Worried that Loker may die, Eliza convinces George to bring the slave hunter to a nearby Quaker settlement for medical treatment. Back in New OrleansSt. Clare debates slavery with his Northern cousin Ophelia who, while opposing slavery, is prejudiced against black people.
Clare, however, believes he is not biased, even though he is a slave owner.
In an attempt to show Ophelia that her views on blacks are wrong, St. Clare purchases Topsy, a young black slave, and asks Ophelia to educate her.
After Tom has lived with the St. Clares for two years, Eva grows very ill.
Before she dies she experiences a vision of heavenwhich she shares with the people around her. As a result of her death and vision, the other characters resolve to change their lives, with Ophelia promising to throw off her personal prejudices against blacks, Topsy saying she will better herself, and St.
Clare pledging to free Tom.The eNotes Study Guide contains many thousands of words about every aspect of Uncle Tom's Cabin. It even contains a chapter by chapter summary of the novel. Under "References" (see link below) the. Uncle Tom's Cabin, or Life Among the Lowly, is an anti-slavery novel written by Harriet Beecher Stowe.

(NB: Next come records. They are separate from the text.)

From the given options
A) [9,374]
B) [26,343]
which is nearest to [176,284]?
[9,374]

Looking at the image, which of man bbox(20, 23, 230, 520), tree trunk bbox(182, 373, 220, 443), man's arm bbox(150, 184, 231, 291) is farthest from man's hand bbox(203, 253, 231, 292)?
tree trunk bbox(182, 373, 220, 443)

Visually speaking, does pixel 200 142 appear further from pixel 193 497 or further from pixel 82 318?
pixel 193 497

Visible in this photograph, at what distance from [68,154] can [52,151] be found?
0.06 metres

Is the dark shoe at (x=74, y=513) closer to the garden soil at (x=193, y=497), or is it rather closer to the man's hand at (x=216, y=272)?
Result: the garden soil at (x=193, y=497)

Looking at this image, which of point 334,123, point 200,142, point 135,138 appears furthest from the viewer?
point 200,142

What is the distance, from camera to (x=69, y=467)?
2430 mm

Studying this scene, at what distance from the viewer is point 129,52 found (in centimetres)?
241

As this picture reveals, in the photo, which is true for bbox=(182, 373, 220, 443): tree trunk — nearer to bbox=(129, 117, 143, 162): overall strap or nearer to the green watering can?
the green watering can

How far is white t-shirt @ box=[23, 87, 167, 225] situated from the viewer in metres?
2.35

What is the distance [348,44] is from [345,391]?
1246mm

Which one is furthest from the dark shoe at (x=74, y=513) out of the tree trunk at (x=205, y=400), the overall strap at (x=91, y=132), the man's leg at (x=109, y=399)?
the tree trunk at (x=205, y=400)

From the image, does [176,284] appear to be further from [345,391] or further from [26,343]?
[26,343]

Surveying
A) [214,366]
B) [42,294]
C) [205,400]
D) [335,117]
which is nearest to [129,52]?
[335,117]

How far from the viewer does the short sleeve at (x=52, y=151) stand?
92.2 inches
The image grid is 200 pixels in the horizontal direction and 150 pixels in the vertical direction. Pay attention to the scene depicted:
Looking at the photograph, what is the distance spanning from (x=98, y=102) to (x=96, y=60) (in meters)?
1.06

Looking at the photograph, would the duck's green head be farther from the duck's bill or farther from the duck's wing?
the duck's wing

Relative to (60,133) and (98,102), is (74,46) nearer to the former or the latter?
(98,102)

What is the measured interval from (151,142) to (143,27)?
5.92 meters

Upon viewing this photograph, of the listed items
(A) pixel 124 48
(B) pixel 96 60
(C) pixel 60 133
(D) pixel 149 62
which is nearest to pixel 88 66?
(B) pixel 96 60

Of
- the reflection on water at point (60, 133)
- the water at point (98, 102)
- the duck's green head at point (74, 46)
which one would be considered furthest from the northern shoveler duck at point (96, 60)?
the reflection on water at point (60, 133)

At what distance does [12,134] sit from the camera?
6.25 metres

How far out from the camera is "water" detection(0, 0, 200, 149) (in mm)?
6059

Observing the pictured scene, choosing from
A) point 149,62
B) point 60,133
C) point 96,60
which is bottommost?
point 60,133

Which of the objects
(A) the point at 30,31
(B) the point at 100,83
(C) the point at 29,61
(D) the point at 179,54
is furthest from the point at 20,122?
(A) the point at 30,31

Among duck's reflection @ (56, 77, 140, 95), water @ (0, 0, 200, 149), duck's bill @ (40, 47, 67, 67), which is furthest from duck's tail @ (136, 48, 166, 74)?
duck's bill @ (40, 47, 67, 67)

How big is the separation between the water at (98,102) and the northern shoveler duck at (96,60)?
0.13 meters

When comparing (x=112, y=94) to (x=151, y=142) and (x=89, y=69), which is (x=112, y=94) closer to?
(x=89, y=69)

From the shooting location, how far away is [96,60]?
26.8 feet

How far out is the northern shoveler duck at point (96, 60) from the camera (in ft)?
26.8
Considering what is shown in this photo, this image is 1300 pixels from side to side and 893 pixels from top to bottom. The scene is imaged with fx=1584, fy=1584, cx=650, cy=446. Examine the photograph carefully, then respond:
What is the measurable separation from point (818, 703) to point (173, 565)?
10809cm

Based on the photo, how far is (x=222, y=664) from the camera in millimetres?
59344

Uncle Tom's Cabin became the best selling novel of the 19th-century, selling over , The year is Boston is a Puritan settlement, and one of its citizens, Hester Prynne, is led from the prison to the scaffold to stand in judgment before the town magistrates.
In her arms, she.
Uncle Tom's Cabin: Uncle Tom’s Cabin is an abolitionist novel by Harriet Beecher Stowe that was published in serialized form in the United States in –52 and in book form in It achieved wide-reaching popularity, particularly among white Northern readers, through its vivid dramatization of the experience of slavery.
Get an answer for 'What were the effects of Uncle Tom's Cabin on American public opinion about slavery?' and find homework help for other Uncle Tom's Cabin questions at eNotes. Uncle Tom’s Cabin is the most affecting and influential novel in American history. Upon meeting Harriet Beecher Stowe, the novel’s author, Abraham Lincoln reportedly said.